Climate change and population growth are making the Great Lakes region's role as a global food producer more important as water shortages become more severe in other parts of the world.

"The coming water crisis will affect everyone and everywhere," said Jim Olson, a water-rights lawyer in Traverse City, Mich.

The Great Lakes, one of the world's most abundant collections of fresh water, are positioned to become "ground zero" as water vanishes elsewhere. North America's largest lakes by volume, they hold 20 percent of all fresh surface water on Earth. Their 6 quadrillion gallons are enough to submerge the continental United States in 5 feet of water. They are the source of drinking water for 30 million Americans and 10 million Canadians.

They do not hold as much fresh water as the world's largest lake, Russia's Lake Baikal. But unlike the Siberian lake, the Great Lakes lie in a moderate climate and are accessible for shipping, recreation, tourism, drinking water, agriculture, energy production and manufacturing.

Water management pact

The lakes' usage has drawn more attention in recent years from ­politicians and legal scholars who say Great Lakes water-management laws pale in comparison to those of the American Southwest, where battles over water have been fought for decades.

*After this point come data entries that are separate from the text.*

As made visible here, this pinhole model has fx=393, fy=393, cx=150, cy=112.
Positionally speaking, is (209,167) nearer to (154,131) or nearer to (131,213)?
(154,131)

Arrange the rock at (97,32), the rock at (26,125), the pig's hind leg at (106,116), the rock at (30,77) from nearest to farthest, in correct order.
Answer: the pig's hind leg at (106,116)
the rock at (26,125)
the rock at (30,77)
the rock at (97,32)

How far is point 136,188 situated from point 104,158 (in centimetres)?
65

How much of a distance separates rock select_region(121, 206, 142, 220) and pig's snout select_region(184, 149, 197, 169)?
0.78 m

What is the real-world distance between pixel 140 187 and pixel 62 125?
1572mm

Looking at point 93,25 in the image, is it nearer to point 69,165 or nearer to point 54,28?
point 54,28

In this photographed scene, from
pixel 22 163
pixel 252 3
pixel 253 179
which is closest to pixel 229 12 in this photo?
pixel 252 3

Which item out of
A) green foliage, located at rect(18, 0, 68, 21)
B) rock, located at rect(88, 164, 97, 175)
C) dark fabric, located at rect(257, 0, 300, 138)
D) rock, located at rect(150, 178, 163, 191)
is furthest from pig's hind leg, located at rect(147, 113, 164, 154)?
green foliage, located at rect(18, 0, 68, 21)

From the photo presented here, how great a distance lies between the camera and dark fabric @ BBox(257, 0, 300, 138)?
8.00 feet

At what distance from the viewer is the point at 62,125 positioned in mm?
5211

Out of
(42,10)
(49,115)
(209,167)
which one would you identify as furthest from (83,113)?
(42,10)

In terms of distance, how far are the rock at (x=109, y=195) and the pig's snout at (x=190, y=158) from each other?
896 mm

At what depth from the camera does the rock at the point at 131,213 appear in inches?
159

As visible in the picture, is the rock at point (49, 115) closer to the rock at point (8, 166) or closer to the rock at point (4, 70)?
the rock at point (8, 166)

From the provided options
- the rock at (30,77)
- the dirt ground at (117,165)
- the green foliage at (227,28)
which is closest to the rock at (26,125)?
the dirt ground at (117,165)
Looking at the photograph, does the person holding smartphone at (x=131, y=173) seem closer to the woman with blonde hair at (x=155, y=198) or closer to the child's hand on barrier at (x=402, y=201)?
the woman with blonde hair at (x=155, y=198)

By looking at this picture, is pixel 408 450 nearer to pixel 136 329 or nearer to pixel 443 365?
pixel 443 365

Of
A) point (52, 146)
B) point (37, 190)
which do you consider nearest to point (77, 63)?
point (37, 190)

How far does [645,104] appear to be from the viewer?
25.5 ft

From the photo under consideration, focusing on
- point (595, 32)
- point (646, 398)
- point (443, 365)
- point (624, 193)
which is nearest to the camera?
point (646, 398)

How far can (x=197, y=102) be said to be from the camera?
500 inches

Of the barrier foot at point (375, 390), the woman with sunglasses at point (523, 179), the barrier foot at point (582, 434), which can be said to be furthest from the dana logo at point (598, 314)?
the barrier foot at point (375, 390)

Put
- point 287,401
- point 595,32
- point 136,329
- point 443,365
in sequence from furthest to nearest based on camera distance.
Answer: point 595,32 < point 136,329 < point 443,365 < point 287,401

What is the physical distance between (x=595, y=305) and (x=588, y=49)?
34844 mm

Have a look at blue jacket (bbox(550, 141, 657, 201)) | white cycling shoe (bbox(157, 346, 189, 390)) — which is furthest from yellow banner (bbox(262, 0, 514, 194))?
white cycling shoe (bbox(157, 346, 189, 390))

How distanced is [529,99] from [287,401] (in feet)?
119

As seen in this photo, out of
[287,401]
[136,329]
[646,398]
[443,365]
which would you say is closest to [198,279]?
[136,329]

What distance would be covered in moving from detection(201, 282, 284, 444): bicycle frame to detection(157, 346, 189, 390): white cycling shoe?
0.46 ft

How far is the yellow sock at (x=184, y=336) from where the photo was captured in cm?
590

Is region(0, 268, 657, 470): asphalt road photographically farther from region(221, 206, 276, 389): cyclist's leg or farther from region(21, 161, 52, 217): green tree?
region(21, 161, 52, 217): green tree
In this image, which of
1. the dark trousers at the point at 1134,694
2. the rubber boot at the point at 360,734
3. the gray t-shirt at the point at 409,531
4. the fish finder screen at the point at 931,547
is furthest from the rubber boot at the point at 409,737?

Scholars believe the region's legal framework is evolving, as ­evidenced by intense negotiations that resulted in the Great Lakes region's first binding water-management compact. The area has traditionally been less irrigated than others. But that is changing with concerns over weather becoming more unpredictable because of ­climate change.

"Farmers are just hedging against bad weather," said Jim Hoorman, an Ohio State cooperative extension agent.

The long-term outlook has the potential to affect everything from shipping to recreation to water quality, as changing food markets worldwide prompt area land to be farmed more intensely. "We are blessed in Ohio with water, but there is a need for a long-term strategy on [better] managing the resource," said Larry Antosch, Ohio Farm Bureau Federation senior director of policy development and environmental policy.

The issue gained more traction recently following the publication of a major essay by Lester R. Brown, president of the Washington-based Earth Policy Institute.

In his paper, Brown notes half of the world's population is in 18 countries that are water-stressed: They are pumping out aquifers faster than rain is replenishing them. That group includes the politically unstable Middle East but also China, India and the United States — the world's top three food ­producers.

Brown theorizes that if the world has now reached what is known as "peak water" — that point at which water will forever be used faster than it is replaced — then the business of growing food will change because it will be more difficult to produce it in water-stressed areas.

One of the most water-stressed parts of the United States is the Great Plains region, where water is being depleted fast from the massive Ogallala aquifer by Texas, Oklahoma, Kansas and Nebraska.

As Great Plains wells dry up, farms in the Great Lakes region and other parts of the Midwest will be under greater pressure to produce.

"We are going to see and are already seeing water-intensive industries move back to the Midwest," said Jim Byrum, Michigan Agri-Business Association ­president.